## [What you will do]
Would you output the following records verbatim and skip the images in them?

(Data for analysis Opens)

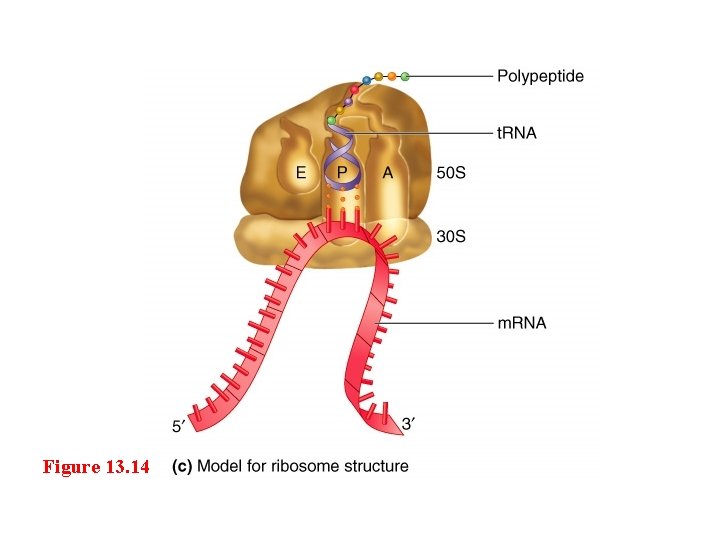 Polypeptide

tRNA

E P A 50S

30S

mRNA

5′ 3′

Figure 13.14 (c) Model for ribosome structure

(Data for analysis Closes)

## [Output]
 Polypeptide

tRNA

E P A 50S

30S

mRNA

5′ 3′

Figure 13.14 (c) Model for ribosome structure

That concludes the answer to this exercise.